In [6]:
import findspark

findspark.init()

from pyspark.ml.evaluation import MulticlassClassificationEvaluator
from pyspark.sql import SparkSession
from pyspark.ml import Pipeline
from pyspark.ml.classification import LogisticRegression
from pyspark.ml.feature import IDF, HashingTF, StopWordsRemover

from utils import normalizeContentDf, tokenizeDf

In [7]:
# Create Spark Session
spark = SparkSession.builder.appName('comment_nlp').config("spark.driver.memory", "6g").getOrCreate()

In [8]:
# Read raw data
rawData = spark.read.csv('./input/train.csv', inferSchema=True, header=True)
rawValidData = spark.read.csv('./input/validation.csv', inferSchema=True, header=True)
rawTestData = spark.read.csv('./input/test.csv', inferSchema=True, header=True)

# Split raw data
rawData.repartition(20).write.partitionBy("status").csv('./splitted/train', mode="overwrite")
rawValidData.repartition(20).write.partitionBy("status").csv('./splitted/valid', mode="overwrite")
rawTestData.repartition(20).write.partitionBy("status").csv('./splitted/test', mode="overwrite")

# Read splitted data
schemaDdl = "content STRING, status INTEGER"
sparkReader = spark.read.schema(schemaDdl)
trainingData = sparkReader.csv('./splitted/train')
validationData = sparkReader.csv('./splitted/valid')
testData = sparkReader.csv('./splitted/test')



In [9]:
# Normalize content
trainingData = normalizeContentDf(trainingData).filter("content != ''").select("content", "status").coalesce(3)
validationData = normalizeContentDf(validationData).filter("content != ''").select("content", "status").coalesce(3)
testData = normalizeContentDf(testData).filter("content != ''").select("content", "status").coalesce(3)
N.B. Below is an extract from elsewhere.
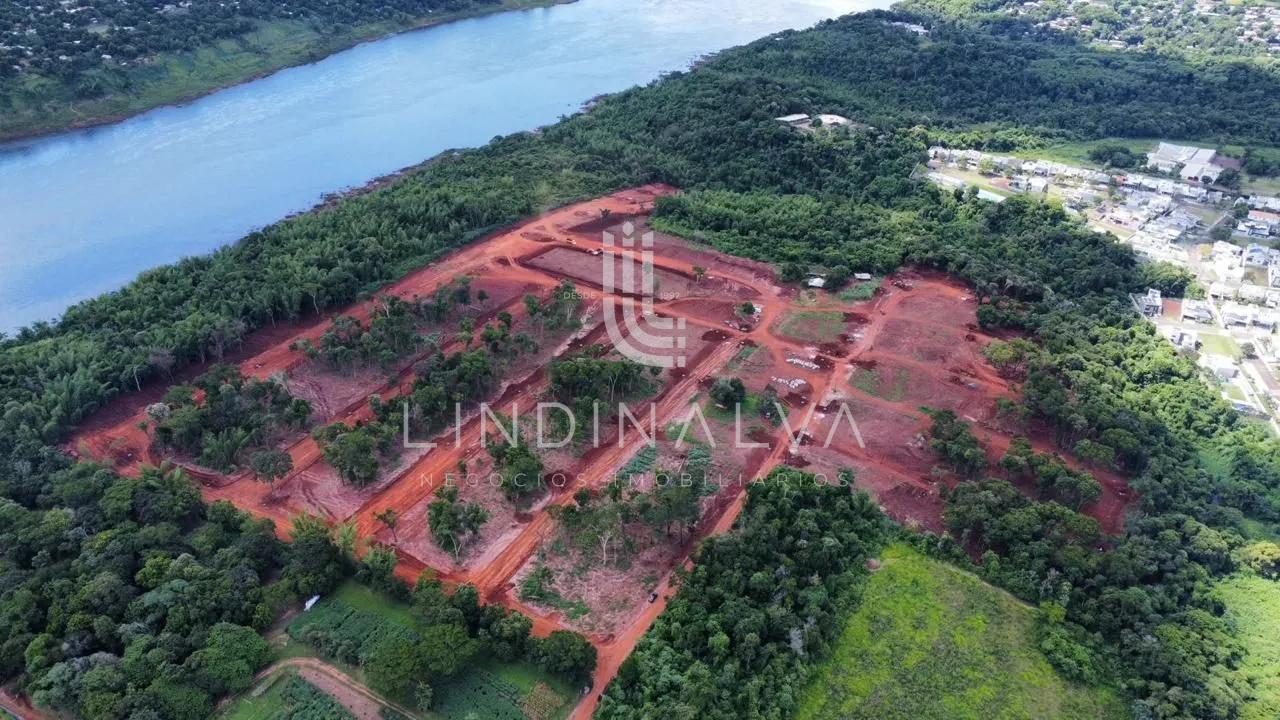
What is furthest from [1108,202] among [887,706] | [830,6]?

# Tokenize Vietnamese before process
trainingData = tokenizeDf(trainingData)
validationData = tokenizeDf(validationData)
testData = tokenizeDf(testData)

In [10]:
# Read Vietnamese Stopwords
stopwords_file = open("./vietnamese-stopwords.txt", "r")
stopwords_list = stopwords_file.read().split('\n')

# Define pipeline
stopwords_remover = StopWordsRemover(
    inputCol="content1",
    outputCol="content2",
    stopWords=stopwords_list,
)
hashing_tf = HashingTF(
    inputCol="content2",
    outputCol="term_frequency",
)
idf = IDF(
    inputCol="term_frequency",
    outputCol="features",
    minDocFreq=5
)
lr = LogisticRegression(labelCol="status")
sematic_analysis_pipeline = Pipeline(
    stages=[stopwords_remover, hashing_tf, idf, lr]
)

In [11]:
# Create model
model = sematic_analysis_pipeline.fit(trainingData)

21/09/18 23:00:26 WARN DAGScheduler: Broadcasting large task binary with size 4.1 MiB
21/09/18 23:05:52 WARN DAGScheduler: Broadcasting large task binary with size 4.1 MiB
21/09/18 23:07:24 WARN BLAS: Failed to load implementation from: com.github.fommil.netlib.NativeSystemBLAS
21/09/18 23:07:24 WARN BLAS: Failed to load implementation from: com.github.fommil.netlib.NativeRefBLAS
21/09/18 23:11:49 WARN DAGScheduler: Broadcasting large task binary with size 4.1 MiB
21/09/18 23:11:50 WARN DAGScheduler: Broadcasting large task binary with size 4.1 MiB
21/09/18 23:11:51 WARN DAGScheduler: Broadcasting large task binary with size 4.1 MiB
21/09/18 23:11:52 WARN DAGScheduler: Broadcasting large task binary with size 4.1 MiB
21/09/18 23:11:52 WARN DAGScheduler: Broadcasting large task binary with size 4.1 MiB
21/09/18 23:11:53 WARN DAGScheduler: Broadcasting large task binary with size 4.1 MiB
21/09/18 23:11:54 WARN DAGScheduler: Broadcasting large task binary with size 4.1 MiB
21/09/18 23:11:

In [None]:
# Evaluate model
trained_df = model.transform(trainingData)
val_df = model.transform(validationData)
test_df = model.transform(testData)

trained_df.show()
val_df.show()
test_df.show()

evaluator = MulticlassClassificationEvaluator(labelCol="status", metricName="accuracy")
accuracy_val = evaluator.evaluate(val_df)
accuracy_test = evaluator.evaluate(test_df)

print(f"Validation accuracy: {accuracy_val*100:.5f}%")
print(f"Test accuracy: {accuracy_test*100:.5f}%")

In [13]:
# Save model
model.write().overwrite().save('./model_lr/')

21/09/18 23:13:28 WARN TaskSetManager: Stage 141 contains a task of very large size (4184 KiB). The maximum recommended task size is 1000 KiB.